Working data:
::::

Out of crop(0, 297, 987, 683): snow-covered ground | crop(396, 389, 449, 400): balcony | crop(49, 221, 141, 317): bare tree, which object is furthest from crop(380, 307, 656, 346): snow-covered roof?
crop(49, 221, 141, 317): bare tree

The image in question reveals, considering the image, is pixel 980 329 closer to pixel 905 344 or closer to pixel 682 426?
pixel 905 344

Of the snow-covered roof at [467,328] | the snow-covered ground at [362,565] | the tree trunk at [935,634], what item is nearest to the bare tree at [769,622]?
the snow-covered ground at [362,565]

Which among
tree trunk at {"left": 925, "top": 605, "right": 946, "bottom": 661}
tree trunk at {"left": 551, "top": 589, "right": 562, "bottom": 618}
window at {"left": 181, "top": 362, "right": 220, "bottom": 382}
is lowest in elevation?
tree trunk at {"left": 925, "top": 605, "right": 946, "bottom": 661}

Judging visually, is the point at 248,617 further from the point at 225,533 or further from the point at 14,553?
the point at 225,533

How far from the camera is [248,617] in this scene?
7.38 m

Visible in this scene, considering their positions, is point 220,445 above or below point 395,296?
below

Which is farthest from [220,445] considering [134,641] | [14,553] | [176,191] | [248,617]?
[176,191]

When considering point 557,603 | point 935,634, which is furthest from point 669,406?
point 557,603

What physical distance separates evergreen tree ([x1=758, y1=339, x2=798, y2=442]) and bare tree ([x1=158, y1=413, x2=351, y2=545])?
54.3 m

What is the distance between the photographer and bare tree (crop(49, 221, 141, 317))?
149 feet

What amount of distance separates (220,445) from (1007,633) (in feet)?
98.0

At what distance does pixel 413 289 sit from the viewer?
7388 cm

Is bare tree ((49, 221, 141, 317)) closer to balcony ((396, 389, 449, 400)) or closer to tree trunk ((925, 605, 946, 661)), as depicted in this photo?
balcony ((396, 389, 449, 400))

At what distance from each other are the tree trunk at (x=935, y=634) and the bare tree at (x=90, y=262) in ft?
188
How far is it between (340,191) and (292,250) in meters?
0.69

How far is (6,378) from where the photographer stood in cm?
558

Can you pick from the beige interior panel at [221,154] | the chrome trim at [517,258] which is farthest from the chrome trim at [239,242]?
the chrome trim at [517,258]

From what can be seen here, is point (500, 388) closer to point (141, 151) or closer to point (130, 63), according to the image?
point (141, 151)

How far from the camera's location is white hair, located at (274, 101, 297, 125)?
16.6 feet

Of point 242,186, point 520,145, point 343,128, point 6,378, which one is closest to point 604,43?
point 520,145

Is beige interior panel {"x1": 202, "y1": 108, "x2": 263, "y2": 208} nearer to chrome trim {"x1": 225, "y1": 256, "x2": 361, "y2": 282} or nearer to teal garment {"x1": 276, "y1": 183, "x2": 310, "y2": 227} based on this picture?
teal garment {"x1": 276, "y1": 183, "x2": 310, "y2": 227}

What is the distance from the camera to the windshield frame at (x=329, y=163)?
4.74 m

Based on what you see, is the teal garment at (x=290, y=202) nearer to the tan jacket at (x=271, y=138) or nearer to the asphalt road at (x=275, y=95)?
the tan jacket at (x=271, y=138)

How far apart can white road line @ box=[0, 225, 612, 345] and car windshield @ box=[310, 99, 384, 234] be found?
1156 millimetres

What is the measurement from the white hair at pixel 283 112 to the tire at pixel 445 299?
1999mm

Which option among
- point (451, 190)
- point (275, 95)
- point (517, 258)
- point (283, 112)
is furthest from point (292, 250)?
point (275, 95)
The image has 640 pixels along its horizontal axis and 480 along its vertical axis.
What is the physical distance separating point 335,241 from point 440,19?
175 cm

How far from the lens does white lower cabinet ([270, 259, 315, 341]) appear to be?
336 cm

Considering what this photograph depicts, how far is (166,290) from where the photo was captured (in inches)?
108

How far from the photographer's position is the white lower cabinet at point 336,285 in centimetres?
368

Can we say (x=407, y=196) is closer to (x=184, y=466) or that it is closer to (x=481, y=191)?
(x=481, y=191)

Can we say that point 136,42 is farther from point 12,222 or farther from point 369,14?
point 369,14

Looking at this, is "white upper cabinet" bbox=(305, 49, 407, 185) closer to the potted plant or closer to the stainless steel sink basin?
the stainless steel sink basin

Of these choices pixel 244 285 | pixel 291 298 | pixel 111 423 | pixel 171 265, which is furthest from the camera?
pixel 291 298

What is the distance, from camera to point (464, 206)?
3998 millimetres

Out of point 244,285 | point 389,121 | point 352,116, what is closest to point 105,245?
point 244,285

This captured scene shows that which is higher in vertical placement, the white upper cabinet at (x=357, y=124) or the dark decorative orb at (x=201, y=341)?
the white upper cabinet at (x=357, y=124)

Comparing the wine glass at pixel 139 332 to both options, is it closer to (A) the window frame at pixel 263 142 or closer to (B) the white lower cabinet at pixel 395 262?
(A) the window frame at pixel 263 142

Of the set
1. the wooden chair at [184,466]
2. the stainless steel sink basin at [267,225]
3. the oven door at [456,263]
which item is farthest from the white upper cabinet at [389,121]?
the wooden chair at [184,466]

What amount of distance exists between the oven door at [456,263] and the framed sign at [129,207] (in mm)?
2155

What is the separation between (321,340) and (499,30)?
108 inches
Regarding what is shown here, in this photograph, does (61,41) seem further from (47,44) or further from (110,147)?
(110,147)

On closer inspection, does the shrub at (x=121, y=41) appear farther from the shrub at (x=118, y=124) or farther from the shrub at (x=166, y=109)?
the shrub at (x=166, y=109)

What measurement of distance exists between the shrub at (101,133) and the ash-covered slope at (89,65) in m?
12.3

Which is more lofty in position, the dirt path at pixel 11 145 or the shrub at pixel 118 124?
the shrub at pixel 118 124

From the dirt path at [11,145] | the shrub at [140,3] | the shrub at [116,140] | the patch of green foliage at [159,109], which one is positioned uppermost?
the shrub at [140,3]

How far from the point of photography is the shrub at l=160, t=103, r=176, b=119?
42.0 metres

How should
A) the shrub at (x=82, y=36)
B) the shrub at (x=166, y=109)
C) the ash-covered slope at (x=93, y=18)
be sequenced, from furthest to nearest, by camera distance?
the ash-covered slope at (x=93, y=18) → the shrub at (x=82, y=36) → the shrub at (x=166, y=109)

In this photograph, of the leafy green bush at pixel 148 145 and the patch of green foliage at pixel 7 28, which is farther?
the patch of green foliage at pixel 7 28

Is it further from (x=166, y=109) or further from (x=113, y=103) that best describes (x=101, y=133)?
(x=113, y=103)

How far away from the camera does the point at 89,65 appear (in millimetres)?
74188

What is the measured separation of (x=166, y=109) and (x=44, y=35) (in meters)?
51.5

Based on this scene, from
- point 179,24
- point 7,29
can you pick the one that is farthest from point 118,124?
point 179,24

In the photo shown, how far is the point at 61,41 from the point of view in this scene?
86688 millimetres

::::

Short exercise:
Reproduce the records from the line containing "Based on what" through the line containing "1156 millimetres", inclusive.

Answer:
Based on what you see, is the teal garment at (x=290, y=202) nearer to the tan jacket at (x=271, y=138) or nearer to the asphalt road at (x=275, y=95)?
the tan jacket at (x=271, y=138)

How far apart can white road line @ box=[0, 225, 612, 345] and car windshield @ box=[310, 99, 384, 234] be found?
1156 millimetres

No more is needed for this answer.